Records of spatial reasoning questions
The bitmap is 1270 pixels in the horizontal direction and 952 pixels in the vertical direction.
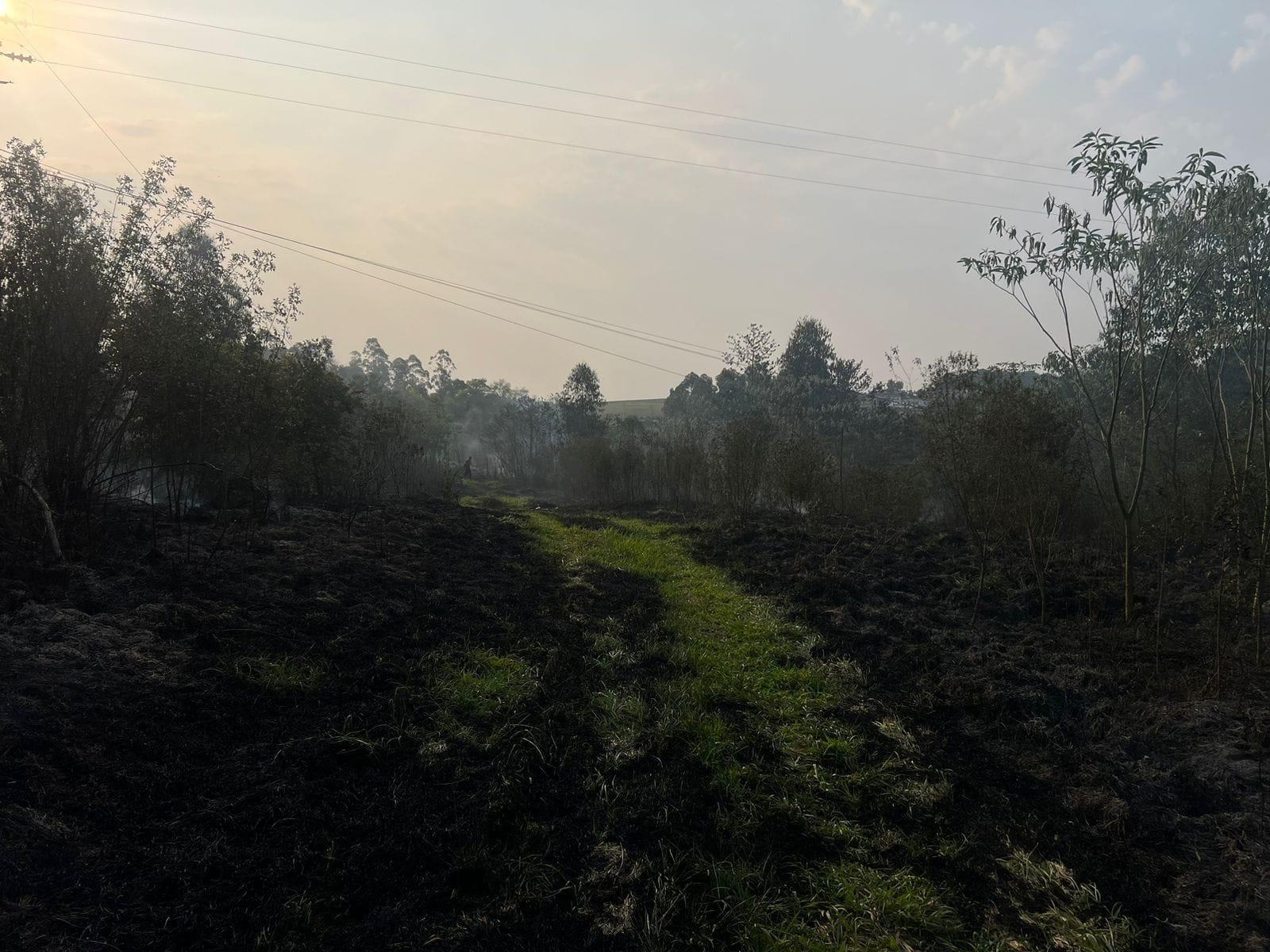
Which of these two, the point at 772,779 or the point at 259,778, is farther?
the point at 772,779

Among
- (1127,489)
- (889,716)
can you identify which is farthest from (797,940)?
(1127,489)

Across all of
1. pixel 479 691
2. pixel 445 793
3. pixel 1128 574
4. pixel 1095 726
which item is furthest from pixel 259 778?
pixel 1128 574

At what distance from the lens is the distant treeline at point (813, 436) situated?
23.9 ft

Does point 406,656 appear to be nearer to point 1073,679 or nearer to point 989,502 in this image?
point 1073,679

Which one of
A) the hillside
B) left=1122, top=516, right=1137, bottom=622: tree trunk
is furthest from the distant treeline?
the hillside

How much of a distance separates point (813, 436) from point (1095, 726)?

§ **Instructions for the task**:
Rewrite the material above as a numbered list with one line per number, skipping the blank lines and leaving out the picture.

§ **Completed exercise**:
1. The bitmap is 1270 pixels in the horizontal direction and 952 pixels in the vertical direction.
2. Which of these two, the point at 772,779 or the point at 259,778, is farther?
3. the point at 772,779
4. Among
5. - (1127,489)
6. - (889,716)
7. can you identify which is farthest from (797,940)?
8. (1127,489)
9. Across all of
10. 1. pixel 479 691
11. 2. pixel 445 793
12. 3. pixel 1128 574
13. 4. pixel 1095 726
14. which item is furthest from pixel 259 778?
15. pixel 1128 574
16. At what distance from the lens is the distant treeline at point (813, 436) situated?
17. 23.9 ft
18. Does point 406,656 appear to be nearer to point 1073,679 or nearer to point 989,502 in this image?
19. point 1073,679
20. Which one of
21. A) the hillside
22. B) left=1122, top=516, right=1137, bottom=622: tree trunk
23. is furthest from the distant treeline?
24. the hillside
25. How much of a distance separates point (813, 436) from point (1095, 726)?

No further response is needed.